Felizmente eu e você não acreditamos nesse fim. Se quer saber, sou mais daquela tendência marxista escrachada e safa de que “tudo que é sólido desmancha no ar”. No melhor sentido da explosão desbocada, fodam-se as grandes obras e essas opiniões bobas de família, tio. Vai tudo virar pó no fim das contas, certo? A melhor coisa que a gente faz é não se acomodar com os incômodos, assumir os palavrões que saem da nossa boca, virar nossas cachaças goela abaixo, dar o pulo do gato, se for preciso, mas não desistir de construir uma casa no meio do mato ou de qualquer sonho que pode estourar como as bolhas de sabão a que sempre me refiro.
Talvez isso tenha me deixado mais atônito ao ler sua carta de vontades engasgadas de viver. E não por saber que você ainda tem que aguentar a puta encheção de saco de um cilindro de oxigênio acoplado ao corpo. Mas por ler que até as rugas e rusgas do seu discurso são quase virgens, afloradas na epiderme de um ainda menino que não perdeu a confiança para o que der e vier, como nos tempos em que descia um morro do Vera Cruz de carrinho de rolimã.
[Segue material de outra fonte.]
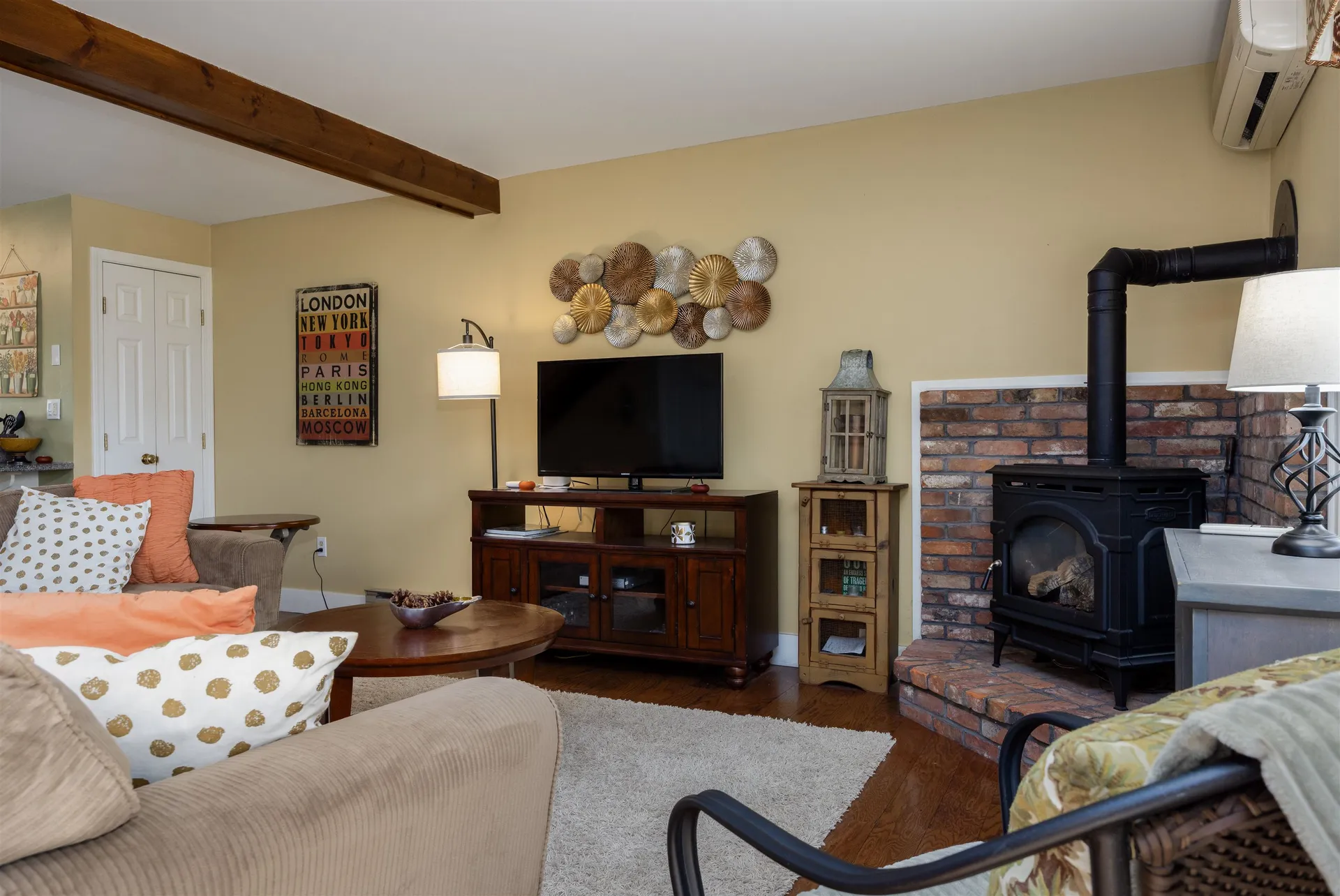 860 Murphy's Road Hartford VT 05059
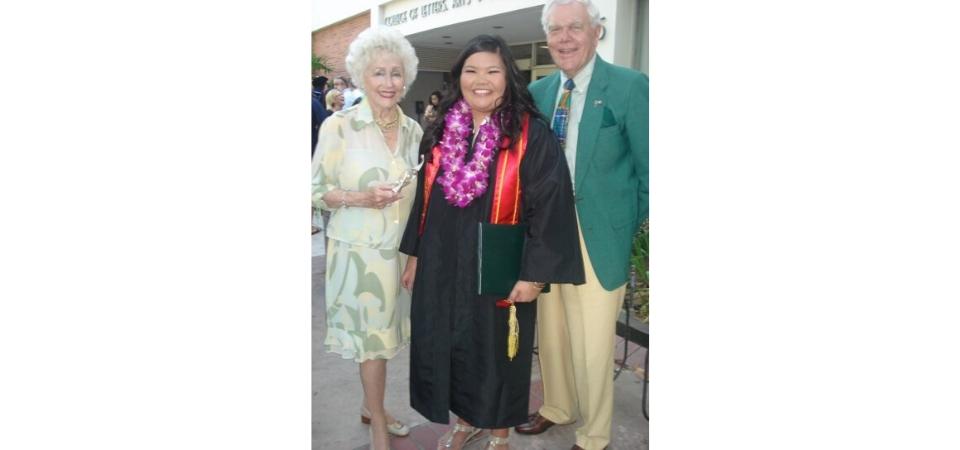 Ivee Yu pictured with Carol and Jim Collins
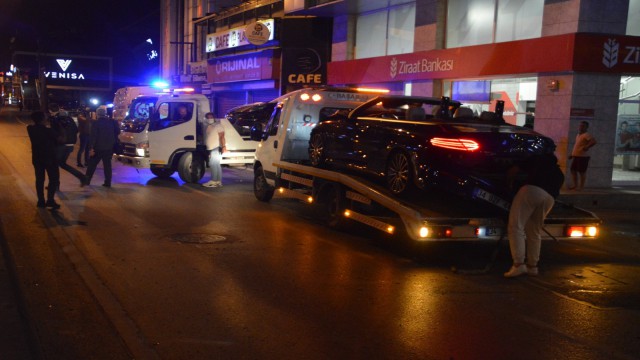 Avcılarda makas atan otomobil bankaya girdi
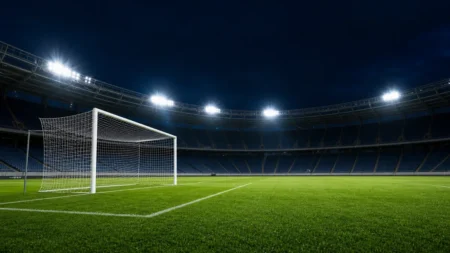 ナイター照明のサッカースタジアム、緑の芝生とゴールポスト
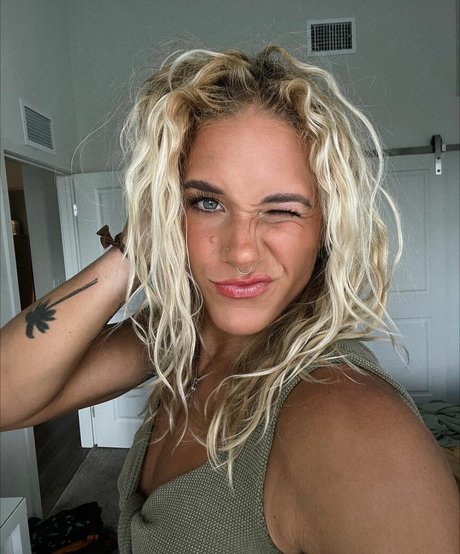 Sol Ruca hd model img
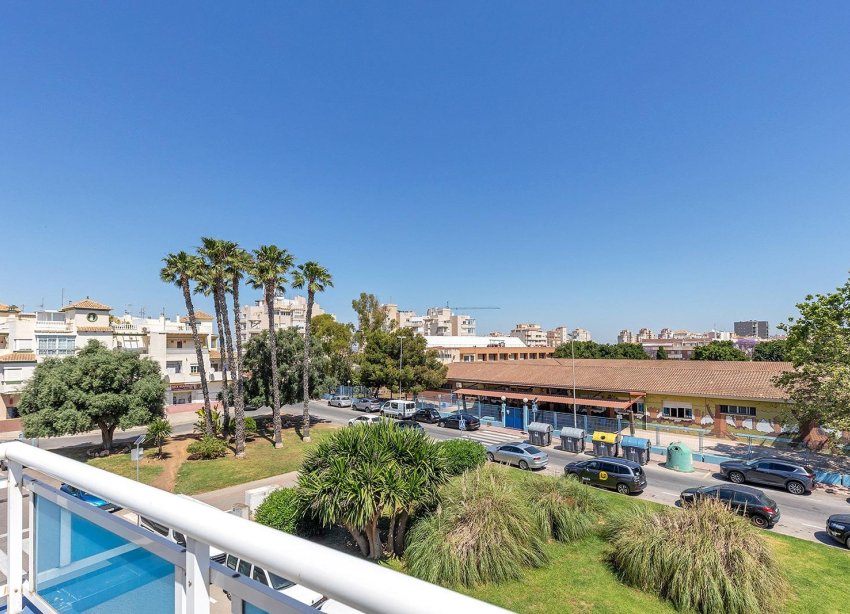 Resale - Apartment - Torrevieja - Estacion de autobuses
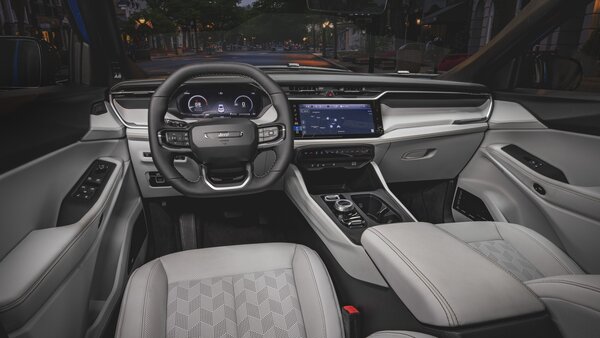 Jeep представила Cherokee 2026
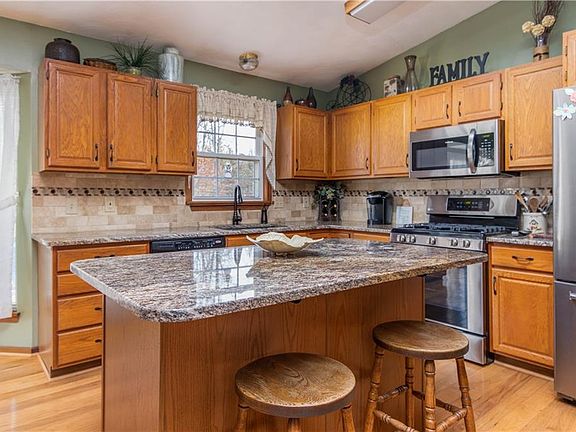 5th image of 3301 Meanderwood Dr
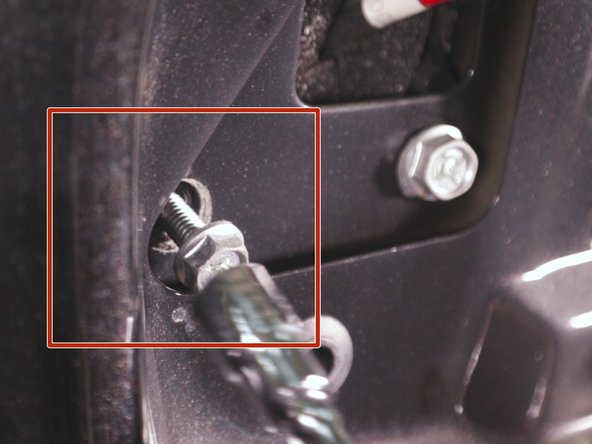 Retirer les trois vis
Quase a mesma sensação que, em algum tempo recente, eu tinha ao cruzar todas as ruas do centro da cidade de bicicleta.
O que quero dizer é: temos em comum a certeza de que não queremos ser a plantinha que brota na rachadura cimentada, como ervas daninhas nas medianeras de um prédio enorme, alarmando socorro lá de cima: “Estou quebrando o sistema ou fazendo a minha parte ou existindo ainda que sem possibilidades de ter um propósito”. Não.
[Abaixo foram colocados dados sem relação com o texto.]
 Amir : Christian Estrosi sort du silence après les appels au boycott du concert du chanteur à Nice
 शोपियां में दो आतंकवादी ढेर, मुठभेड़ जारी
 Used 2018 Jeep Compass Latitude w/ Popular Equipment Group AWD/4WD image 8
Queremos ser janelas límpidas do teto ao chão, raízes alongadas pelo solo com muito adubo, chuvas quentes de verão sem hora marcada para molhar os corpos das pessoas que amamos, horizontes não capturáveis por completo pelas lentes fotográficas. Simplesmente queremos. Porque esse é o tipo de coisa que nos faz sentir vivos. São esses sentimentos que vão ligar a ala utópica-marginal-e-porra-louca das nossas gerações futuras. Tudo regado a muita cerveja. Pode acreditar.